The book that I am currently studying has the following exercise.
Given is a set of $n$ coins of weights $0$ or $1$ and a scale to weight them. We would like to determine the weight of each coin by using the smallest amount of weightings possible.
I am asked to show using the pigeonhole principle that we need at least $n/\log_2{(n+1)}$ weightings.
The hint suggested that I define a determing sequence $S_1,\ldots,S_m$ to be a collections of subsets of $\{1,\ldots,n\}$ such that for any subset $T \subseteq \{1,\ldots,n\}$ the sequence $|T\cap S_1|,\ldots,|T \cap S_m|$ uniquely determines $T$ and deduce the claim from the fact that $|T \cap S_i|$ can have at most $n+1$ values.
Somehow I don't see how to go from here. How can I obtain the desired result from this point?
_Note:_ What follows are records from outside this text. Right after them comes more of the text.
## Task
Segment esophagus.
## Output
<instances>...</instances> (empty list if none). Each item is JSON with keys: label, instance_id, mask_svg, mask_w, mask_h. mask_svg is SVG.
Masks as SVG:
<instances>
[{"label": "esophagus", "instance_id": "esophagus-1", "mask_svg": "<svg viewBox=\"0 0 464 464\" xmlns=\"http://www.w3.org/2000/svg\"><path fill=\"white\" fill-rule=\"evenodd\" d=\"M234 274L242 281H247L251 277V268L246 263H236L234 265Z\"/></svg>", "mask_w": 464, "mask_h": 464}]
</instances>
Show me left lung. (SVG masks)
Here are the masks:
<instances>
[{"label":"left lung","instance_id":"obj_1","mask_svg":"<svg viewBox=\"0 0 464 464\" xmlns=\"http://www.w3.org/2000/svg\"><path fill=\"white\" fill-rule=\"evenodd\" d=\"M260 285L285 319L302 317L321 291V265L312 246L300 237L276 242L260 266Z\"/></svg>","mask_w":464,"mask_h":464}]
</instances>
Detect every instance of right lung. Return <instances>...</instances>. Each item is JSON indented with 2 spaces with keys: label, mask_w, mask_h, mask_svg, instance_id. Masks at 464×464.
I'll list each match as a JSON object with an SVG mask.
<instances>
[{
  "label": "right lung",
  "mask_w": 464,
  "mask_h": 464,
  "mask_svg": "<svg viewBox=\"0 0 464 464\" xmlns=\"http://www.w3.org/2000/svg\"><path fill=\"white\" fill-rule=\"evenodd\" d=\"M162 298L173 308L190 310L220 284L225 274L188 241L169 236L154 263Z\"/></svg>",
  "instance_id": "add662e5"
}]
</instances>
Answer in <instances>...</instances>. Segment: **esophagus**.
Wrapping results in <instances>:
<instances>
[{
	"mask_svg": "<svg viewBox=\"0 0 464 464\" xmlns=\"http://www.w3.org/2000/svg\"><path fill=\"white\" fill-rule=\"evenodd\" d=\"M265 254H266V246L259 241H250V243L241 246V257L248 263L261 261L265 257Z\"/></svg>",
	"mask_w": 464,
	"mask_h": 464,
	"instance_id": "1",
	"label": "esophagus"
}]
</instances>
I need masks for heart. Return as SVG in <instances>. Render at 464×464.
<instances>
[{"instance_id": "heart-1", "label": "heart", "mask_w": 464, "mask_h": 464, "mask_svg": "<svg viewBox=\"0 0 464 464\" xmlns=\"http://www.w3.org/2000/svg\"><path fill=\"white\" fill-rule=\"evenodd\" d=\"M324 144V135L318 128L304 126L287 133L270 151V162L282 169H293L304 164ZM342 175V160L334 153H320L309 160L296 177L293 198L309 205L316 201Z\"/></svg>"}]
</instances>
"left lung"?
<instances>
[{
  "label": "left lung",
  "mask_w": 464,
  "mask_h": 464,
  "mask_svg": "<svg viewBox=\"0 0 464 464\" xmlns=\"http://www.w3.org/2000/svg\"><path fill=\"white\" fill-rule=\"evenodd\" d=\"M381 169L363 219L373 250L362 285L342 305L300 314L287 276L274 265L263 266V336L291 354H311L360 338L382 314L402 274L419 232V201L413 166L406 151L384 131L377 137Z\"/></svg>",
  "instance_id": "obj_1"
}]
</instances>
Let $T$ be the (unknown) set of heavy coins. Any weighing strategy must look as follows: At the $k$th step, you select a subset $S_k\subseteq \{1,\ldots,n\}$ (where the choice of $S_k$ may depend on the weighing results of previous rounds, but that does not matter) and the scale tells you the $k$th weighing result $w_k=|T\cap S_k|$, which is a number between $0$ and $|S_k|\le n$, inclusive. After a sequence of $m$ weighings, all you have is this sequence $w_1, \ldots, w_m$ (at most $(n+1)^m$ possibilities) and this must allow you to determine any of the candidates for $T$ (for which there are $2^n$ possibilities). Therefore we must have $(n+1)^m\ge 2^n$, i.e. $m\log_2(n+1)\ge n$.